**Instrução**
Com base no texto sobre os dois filmes, responda:
1. Quem realizou Mahapurush (O Santo) e em que ano?
2. Em que cinema, com sala cheia, o autor teve de conter as gargalhadas?
3. Em que momento do filme de Woody Allen o público começou a rir?

Estão presentemente em exibição nas nossas salas de cinema duas obras de arte cinematográfica que nos convidam a pensar esta vertente da essência do humano ao mesmo tempo que a filmam com a mestria própria dos autores em questão. Isso aqui me traz, com o mero intuito de deixar algumas observações críticas que, ao mesmo tempo, funcionem como recomendação, ou seja, que possam servir de incentivo a uma ida ao cinema. É essa uma forma de contrariar eventuais e inconvenientes efeitos inibitórios do desejo de ida ao espectáculo produzidos pela atitude de alguns críticos de serviço (até em jornais de referência) que se apressaram a colar o rótulo de medíocre neste mais recente trabalho de Woody Allen. Como se pode atribuir apenas duas estrelas (na habitual escala de 0 a 5) a uma obra cinematográfica com aqueles diálogos recheados de humor inteligente, transportando grande seriedade reflexiva, com uma construção narrativa tão conseguida, plena de efeitos surpresa bem arquitectados, com aquele tão elevado nível de representação, com a sedutora Cote d’ Azur a encher o ecrã, com um extraordinário bom gosto musical espraiando-se do universo sinfónico beethoveniano até Cole Porter? Quem merece menos de duas estremas é todo o crítico que assim ajuíza. Um despautério snobe que incomoda. Mas isto é apenas desabafo, pois todos sabemos que tal como há bons e maus realizadores também há, necessariamente, bons e maus críticos de cinema. Faz parte da natureza das coisas de humana iniciativa.

As obras em questão são as seguintes: Mahapurush (O Santo), realizado por Satyajit Ray em 1965, e Magic in the Moonlight (Magia ao Luar), de Woody Allen (2014).

Independentemente de tudo, e é muito, que diferencia os dois filmes – estilos, origem, data de realização, construção narrativa, técnicas de filmagem, etc. –, para além do foco temático as obras convergem no constante recurso ao humor inteligente, profundo, irónico, sarcástico e corrosivo. No entanto, para minha pessoal surpresa, nas sessões onde estive (nomeadamente na do cinema Nimas, com sala cheia de um público considerado de elite) os atentos espectadores não riam, nem me pareceu que esboçassem frequentes sorrisos. Certo é que nada semelhante ao riso franco, à gargalhada, foi para mim audível naquelas salas de projecção cinematográfica da nossa capital europeia. A certa altura, no espaço do Nimas, até dei comigo a conter-me para que as gargalhadas que me saltavam não fossem demasiado exuberantes e, nessa medida, eventualmente incomodativas para os outros espectadores, meus companheiros de circunstância, a começar pelo sujeito sentado ao meu lado direito que, de principio a fim se manteve sisudo, como se estivesse a assistir a pungente drama. No caso da película de Woody Allen, projectada também em sala frequentada por gente com nível de escolaridade elevado (servindo as elites da linha do Estoril) reparei que o público só começou a rir na parte final do filme, quando parece haver uma deriva temática e o enredo se centra na questão amorosa e nas duas hipóteses de casamento em aberto. A enérgica denúncia da credulidade, da crendice, da irracionalidade e da infinitude da estupidez humana que lhe está estruturalmente associada, o ostensivo gozar artístico com todas essas fraquezas ou deficiências do humano não é bem aceite e ainda menos assimilado. Provoca atitude reticente. Desde logo porque os espectadores são seres humanos – homo sapiens credulus, como talvez se devesse classificar com ganho de científico rigor.

**Dados de origem**
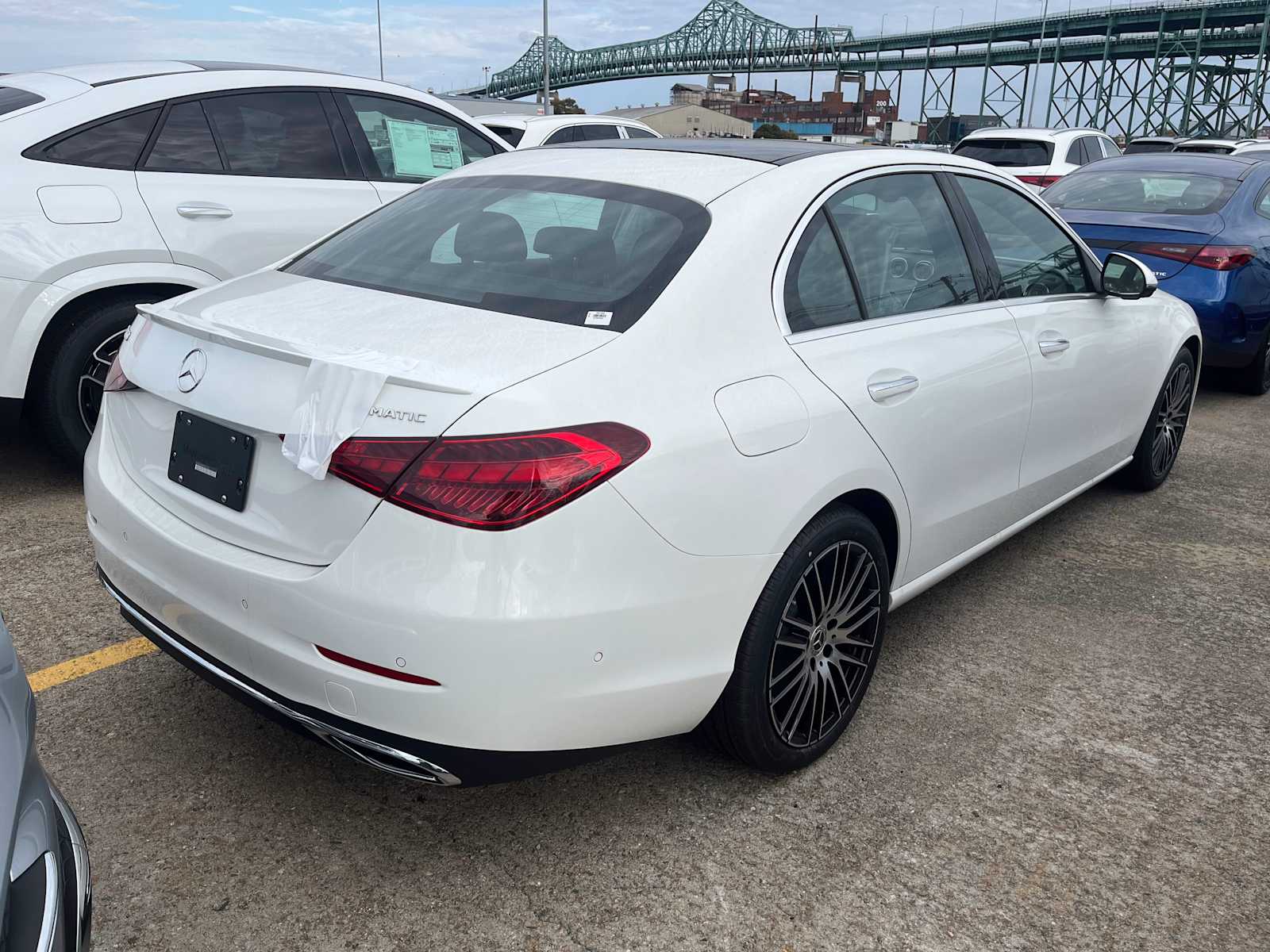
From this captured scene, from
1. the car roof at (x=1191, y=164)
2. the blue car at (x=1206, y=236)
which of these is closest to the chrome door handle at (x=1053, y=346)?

**Resposta ao problema**
1. Satyajit Ray, em 1965.
2. No cinema Nimas.
3. Só na parte final, quando o enredo se centra na questão amorosa e nas duas hipóteses de casamento em aberto.